The Evolution of Cybersecurity and the Rise of Threat Hunting
Security approaches need to evolve. Most IT and security pros continue to believe that the best shield against cybercrime involves strengthening a network’s perimeter to keep attackers out and antivirus software for endpoint defense.
The need for new security approaches that improve response time or action has never been more apparent, as threats (unfortunately) arise more quickly than security strategies. Countless worldwide breaches have proven that regardless of financial or human resources, changing our security operations mindset is required to protect critical assets, reduce attacker dwell time and limit risk.
First Wave: Deep Packet Inspection Technology Shift
Intrusion detection/prevention technology first made its mark a decade ago. The security industry considered those systems a viable solution. Its promise of examining the contents of packets and streams at the bit and byte level made it feasible to detect and stop the attacks at the network level.
The protocols then were less complex, and more importantly, many packets were not encrypted. It had become quickly apparent that just a chain of firewall rules was not sufficient to stop an actual attack from propagating in the network or protecting a web, mail or DNS server.
While organizations were scrambling to include intrusion detection/prevention technology into IT strategies, they realized the network perimeter was still well defined. As a result, they realized:
- It was easy to deploy sensors primarily at the network perimeter for inspecting traffic in and out of the network.
- The attacks and their variations against OS and applications could be handled via protocol decoders, regular expressions, and string matching.
- The attacks that required statistical observations, such as sweeps and DDoS across networks, could also be handled at the sensor level.
In addition, further advances in hardware (FPGAs and ASICs) made it possible to create high performing appliances that could block malicious packets and streams without network performance degradation.
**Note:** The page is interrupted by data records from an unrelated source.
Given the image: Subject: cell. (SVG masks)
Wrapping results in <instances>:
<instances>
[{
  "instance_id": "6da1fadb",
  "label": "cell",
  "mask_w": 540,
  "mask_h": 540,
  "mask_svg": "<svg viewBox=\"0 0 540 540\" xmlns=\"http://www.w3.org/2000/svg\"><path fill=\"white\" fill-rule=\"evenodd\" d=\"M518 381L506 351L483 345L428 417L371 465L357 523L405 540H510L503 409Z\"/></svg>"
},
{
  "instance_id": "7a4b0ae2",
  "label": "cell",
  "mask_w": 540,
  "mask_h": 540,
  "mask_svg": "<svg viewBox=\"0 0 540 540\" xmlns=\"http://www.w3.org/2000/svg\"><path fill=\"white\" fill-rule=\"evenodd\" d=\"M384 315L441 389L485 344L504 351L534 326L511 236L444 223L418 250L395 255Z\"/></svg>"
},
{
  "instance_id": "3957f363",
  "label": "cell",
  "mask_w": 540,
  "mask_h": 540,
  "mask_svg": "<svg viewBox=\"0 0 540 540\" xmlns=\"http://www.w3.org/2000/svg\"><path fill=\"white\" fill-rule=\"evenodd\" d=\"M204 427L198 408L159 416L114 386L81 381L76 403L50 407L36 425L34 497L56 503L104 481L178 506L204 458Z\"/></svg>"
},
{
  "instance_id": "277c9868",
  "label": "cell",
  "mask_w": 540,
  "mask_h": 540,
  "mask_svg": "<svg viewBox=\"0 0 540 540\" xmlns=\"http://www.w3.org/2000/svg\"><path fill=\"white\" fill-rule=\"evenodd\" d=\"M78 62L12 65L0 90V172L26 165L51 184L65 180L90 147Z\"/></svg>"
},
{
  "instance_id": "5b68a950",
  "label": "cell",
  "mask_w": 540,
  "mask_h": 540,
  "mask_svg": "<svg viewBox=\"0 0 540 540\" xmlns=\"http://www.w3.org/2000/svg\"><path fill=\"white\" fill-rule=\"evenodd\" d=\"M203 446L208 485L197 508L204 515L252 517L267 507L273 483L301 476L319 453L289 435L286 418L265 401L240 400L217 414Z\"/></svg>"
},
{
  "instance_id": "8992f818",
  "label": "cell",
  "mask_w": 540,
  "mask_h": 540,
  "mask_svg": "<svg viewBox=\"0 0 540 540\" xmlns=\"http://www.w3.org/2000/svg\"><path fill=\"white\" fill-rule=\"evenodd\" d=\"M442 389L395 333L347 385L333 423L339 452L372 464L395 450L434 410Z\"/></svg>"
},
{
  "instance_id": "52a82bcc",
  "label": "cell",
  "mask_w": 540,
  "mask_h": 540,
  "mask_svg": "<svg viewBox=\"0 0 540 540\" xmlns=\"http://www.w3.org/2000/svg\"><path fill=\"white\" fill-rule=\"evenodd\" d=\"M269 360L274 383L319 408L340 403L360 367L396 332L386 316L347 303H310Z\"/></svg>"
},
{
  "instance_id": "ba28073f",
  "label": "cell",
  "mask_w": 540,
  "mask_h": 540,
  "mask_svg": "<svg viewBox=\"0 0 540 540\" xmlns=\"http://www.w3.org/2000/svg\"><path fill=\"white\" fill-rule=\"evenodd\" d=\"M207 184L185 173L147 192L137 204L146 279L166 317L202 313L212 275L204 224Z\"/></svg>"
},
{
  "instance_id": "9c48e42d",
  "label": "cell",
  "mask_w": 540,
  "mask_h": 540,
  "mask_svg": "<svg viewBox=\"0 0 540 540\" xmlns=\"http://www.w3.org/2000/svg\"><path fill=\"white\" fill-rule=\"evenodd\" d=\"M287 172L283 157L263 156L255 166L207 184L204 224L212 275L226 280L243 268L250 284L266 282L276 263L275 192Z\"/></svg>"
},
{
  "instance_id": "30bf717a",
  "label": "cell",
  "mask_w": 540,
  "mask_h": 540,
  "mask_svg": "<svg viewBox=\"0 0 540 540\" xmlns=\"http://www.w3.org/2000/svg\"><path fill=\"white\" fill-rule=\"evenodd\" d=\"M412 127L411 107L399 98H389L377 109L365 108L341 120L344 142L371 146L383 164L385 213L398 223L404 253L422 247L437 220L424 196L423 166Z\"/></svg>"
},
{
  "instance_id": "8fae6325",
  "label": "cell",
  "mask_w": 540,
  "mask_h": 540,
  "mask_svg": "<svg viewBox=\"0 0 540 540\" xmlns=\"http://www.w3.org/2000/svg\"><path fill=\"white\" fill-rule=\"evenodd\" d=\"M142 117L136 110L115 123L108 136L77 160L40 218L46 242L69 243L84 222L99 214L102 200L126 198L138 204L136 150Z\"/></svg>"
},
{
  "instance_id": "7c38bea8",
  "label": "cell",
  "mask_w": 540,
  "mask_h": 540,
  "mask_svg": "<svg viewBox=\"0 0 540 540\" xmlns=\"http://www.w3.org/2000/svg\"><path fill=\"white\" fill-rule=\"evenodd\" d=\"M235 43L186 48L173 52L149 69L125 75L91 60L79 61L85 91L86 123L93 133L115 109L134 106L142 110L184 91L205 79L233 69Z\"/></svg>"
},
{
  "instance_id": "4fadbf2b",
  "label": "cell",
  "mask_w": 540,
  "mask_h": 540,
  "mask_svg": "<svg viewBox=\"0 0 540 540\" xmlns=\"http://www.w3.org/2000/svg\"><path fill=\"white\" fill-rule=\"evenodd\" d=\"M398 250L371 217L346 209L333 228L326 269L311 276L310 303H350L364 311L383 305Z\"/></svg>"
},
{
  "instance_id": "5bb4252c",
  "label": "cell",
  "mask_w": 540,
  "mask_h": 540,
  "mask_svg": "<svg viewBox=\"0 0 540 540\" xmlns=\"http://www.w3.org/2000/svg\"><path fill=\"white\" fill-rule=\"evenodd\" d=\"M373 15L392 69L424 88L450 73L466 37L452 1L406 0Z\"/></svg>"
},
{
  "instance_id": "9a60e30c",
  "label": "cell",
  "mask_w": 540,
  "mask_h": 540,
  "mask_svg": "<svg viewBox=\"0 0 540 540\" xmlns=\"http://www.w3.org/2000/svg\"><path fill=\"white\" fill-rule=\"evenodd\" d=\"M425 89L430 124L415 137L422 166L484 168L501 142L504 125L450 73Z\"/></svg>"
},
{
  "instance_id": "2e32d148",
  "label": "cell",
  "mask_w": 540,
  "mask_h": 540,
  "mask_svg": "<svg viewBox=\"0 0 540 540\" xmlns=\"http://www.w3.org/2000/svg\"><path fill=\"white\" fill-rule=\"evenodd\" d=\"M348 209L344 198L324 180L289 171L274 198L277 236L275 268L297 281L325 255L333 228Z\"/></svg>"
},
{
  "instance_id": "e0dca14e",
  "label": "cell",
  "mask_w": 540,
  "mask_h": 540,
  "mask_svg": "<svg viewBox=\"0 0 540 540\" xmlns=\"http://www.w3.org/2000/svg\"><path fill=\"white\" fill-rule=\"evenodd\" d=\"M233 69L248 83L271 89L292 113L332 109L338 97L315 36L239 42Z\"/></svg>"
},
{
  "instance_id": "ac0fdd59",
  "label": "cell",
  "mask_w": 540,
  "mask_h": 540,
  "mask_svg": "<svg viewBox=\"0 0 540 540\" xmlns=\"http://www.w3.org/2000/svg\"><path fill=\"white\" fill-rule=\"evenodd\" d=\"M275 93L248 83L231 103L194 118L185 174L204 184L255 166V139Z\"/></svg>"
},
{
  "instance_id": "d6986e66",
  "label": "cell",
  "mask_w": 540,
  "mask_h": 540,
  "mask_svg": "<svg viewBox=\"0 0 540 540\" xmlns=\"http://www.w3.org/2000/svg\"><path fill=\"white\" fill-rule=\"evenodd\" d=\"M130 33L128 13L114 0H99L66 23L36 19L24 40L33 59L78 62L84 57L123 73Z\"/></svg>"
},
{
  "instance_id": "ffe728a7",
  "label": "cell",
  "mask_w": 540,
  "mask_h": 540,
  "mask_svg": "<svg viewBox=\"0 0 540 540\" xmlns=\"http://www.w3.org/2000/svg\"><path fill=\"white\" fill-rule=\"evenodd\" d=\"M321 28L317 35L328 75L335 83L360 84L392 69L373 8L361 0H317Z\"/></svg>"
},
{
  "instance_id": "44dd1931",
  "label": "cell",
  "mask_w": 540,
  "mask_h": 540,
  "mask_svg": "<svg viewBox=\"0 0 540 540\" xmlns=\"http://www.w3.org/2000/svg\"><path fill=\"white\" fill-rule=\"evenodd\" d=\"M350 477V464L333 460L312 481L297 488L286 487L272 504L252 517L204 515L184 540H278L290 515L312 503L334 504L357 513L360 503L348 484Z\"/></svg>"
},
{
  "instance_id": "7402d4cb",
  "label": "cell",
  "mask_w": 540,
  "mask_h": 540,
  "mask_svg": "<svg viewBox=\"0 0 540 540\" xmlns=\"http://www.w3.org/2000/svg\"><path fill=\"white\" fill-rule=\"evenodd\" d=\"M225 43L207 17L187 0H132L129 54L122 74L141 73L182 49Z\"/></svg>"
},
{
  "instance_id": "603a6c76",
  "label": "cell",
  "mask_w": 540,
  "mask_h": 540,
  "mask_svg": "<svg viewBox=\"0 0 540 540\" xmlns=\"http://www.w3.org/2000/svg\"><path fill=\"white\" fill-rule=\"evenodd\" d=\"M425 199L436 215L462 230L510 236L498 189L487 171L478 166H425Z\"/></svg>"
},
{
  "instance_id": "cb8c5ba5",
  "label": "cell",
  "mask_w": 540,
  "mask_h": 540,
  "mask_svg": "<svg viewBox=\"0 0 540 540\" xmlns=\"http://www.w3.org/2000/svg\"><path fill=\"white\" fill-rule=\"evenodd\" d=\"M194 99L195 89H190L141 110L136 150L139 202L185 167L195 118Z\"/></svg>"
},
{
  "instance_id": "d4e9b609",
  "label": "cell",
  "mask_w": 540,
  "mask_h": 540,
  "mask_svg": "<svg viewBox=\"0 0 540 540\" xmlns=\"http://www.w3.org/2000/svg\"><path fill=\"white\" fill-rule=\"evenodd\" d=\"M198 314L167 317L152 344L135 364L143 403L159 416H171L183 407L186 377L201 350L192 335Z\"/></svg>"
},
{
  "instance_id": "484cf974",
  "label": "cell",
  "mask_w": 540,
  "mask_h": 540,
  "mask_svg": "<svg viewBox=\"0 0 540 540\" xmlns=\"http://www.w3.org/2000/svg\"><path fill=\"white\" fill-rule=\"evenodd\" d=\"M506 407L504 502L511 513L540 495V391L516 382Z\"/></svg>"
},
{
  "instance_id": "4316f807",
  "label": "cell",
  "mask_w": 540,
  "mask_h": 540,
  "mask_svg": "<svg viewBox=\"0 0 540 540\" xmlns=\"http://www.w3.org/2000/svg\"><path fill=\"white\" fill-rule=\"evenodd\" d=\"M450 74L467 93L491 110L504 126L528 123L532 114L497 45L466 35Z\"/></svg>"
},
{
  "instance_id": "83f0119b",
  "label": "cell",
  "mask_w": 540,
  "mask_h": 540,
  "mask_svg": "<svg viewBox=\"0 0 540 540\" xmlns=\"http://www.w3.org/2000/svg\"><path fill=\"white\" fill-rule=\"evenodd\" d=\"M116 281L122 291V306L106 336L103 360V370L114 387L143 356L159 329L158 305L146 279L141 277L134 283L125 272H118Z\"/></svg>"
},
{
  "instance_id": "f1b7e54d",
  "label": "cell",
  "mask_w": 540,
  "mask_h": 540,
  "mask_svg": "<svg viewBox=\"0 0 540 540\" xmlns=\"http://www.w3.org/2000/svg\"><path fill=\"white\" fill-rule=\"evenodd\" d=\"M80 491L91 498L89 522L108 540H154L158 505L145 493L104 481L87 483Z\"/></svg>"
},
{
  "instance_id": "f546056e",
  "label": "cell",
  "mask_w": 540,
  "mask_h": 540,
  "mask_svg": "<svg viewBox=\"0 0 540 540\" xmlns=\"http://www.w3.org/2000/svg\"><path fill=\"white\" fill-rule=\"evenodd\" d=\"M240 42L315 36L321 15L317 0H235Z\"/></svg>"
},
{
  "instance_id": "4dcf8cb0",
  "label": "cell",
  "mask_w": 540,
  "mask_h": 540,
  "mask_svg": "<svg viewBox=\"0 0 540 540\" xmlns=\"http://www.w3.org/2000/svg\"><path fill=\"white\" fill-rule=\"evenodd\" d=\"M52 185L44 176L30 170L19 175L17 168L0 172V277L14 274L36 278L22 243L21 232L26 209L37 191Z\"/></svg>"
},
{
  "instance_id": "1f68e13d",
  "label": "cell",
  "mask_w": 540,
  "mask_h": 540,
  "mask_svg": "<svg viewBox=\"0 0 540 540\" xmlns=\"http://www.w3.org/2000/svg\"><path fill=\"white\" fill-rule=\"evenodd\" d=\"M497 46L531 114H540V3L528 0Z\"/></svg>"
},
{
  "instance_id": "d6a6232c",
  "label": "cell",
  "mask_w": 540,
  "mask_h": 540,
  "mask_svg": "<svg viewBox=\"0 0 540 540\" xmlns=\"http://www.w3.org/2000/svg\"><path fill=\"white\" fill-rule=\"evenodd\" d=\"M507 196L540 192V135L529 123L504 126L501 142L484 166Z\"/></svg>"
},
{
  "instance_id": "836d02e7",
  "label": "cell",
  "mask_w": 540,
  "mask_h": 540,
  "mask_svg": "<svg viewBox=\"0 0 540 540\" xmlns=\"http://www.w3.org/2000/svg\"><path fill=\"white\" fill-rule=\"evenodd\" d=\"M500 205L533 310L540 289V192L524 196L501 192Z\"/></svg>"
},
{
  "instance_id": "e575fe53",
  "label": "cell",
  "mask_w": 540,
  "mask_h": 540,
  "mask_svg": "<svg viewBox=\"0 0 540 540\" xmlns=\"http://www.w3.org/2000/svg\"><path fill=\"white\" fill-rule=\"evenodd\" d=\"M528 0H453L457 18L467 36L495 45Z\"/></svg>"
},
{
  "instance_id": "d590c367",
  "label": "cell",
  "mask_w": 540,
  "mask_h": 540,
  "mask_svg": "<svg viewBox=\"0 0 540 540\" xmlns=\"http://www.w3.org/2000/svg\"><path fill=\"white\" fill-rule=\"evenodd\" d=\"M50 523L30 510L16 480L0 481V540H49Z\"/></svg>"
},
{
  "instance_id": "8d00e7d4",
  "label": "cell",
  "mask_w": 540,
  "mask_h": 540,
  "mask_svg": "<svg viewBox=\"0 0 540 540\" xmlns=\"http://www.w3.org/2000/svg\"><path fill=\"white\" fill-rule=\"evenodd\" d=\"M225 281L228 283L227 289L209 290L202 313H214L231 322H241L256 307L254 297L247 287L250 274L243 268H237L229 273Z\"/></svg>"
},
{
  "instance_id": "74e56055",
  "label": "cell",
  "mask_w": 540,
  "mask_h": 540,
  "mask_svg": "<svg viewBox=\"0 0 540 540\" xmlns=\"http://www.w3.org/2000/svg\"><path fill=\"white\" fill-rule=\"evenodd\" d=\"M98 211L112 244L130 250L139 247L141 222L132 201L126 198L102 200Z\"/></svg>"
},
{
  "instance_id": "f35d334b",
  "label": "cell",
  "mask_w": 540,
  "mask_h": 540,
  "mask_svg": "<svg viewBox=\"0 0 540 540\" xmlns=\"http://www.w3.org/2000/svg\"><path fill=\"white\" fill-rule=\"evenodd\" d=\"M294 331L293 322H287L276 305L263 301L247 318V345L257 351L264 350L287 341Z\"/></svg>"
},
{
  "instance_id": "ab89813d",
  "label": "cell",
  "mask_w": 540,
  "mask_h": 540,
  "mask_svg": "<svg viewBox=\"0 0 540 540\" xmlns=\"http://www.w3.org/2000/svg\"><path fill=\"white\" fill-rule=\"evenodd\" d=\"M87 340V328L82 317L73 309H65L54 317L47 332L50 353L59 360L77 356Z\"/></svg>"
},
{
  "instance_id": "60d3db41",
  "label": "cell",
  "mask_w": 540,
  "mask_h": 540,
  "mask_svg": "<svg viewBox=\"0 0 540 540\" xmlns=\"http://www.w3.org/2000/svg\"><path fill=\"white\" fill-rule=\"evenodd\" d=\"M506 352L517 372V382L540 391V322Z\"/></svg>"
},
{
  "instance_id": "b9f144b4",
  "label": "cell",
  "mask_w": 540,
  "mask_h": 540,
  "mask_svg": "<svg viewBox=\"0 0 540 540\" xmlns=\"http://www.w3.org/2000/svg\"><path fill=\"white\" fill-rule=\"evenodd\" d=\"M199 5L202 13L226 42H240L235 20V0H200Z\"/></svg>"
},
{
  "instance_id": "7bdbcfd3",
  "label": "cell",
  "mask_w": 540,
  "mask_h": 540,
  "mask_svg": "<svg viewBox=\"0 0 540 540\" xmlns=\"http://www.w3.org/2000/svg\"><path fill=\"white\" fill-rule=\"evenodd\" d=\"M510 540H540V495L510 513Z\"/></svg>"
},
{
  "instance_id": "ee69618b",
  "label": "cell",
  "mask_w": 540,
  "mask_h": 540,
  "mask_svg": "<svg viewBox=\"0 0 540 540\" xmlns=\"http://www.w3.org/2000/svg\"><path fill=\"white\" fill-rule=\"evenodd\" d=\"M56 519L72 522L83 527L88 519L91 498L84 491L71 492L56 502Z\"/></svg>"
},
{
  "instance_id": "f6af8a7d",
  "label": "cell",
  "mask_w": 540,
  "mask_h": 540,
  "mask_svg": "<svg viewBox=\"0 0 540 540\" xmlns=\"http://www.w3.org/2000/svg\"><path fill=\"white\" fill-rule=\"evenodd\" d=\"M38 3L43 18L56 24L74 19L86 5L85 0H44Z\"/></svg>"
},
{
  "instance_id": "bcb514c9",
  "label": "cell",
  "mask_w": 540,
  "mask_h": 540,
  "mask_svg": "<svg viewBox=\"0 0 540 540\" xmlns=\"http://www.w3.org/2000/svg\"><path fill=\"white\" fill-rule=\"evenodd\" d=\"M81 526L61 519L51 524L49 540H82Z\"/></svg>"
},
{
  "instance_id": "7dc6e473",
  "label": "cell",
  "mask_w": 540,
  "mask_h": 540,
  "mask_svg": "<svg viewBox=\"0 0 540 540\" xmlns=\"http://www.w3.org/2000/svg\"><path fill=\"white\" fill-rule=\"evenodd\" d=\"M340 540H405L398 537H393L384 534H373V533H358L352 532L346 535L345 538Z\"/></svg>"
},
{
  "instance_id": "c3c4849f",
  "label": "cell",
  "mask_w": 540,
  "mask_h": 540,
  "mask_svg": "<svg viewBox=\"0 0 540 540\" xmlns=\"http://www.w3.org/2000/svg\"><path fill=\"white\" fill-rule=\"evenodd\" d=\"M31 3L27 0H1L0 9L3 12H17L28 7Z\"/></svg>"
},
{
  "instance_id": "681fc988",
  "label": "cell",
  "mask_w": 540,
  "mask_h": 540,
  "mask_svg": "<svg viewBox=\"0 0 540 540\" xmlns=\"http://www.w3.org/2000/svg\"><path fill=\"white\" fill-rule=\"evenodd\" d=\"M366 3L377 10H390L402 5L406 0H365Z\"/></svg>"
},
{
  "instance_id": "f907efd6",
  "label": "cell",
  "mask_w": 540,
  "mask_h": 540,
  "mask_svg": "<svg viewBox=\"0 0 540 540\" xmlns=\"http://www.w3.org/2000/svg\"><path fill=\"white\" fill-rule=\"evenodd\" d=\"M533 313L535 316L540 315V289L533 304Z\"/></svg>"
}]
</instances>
A new term was soon coined to describe the technology behind these appliances: Deep Packet Inspection (DPI).
Early DPI technology brought on a radical shift in how people architected network security. Over time, other forms of DPI have evolved, such as performing analytics based on metadata obtained from DPI, correlating the DPI metadata to sources of threat intelligence, using DNS data for finding compromised hosts, etc. DPI is still a very popular, first line of security defense for a lot of organizations. The technology has been successfully integrated into fundamental networking components, such as enterprise and home-grade switches, and solutions with 100G+ capacity.
The security world continues to look to next-gen DPI technology to ensure cleaner traffic in the network. There is an ongoing need to update signatures on many of these appliances, as new vulnerabilities are discovered weekly. Threat research teams within organizations continue to study publicly released vulnerabilities and discover many on their own, or with bug bounty programs.
So, why isn’t DPI putting a stop to all breaches? Why isn’t it immediately alerting us of breaches, so the attacker isn’t lurking on the network for over six months (on average) at a time?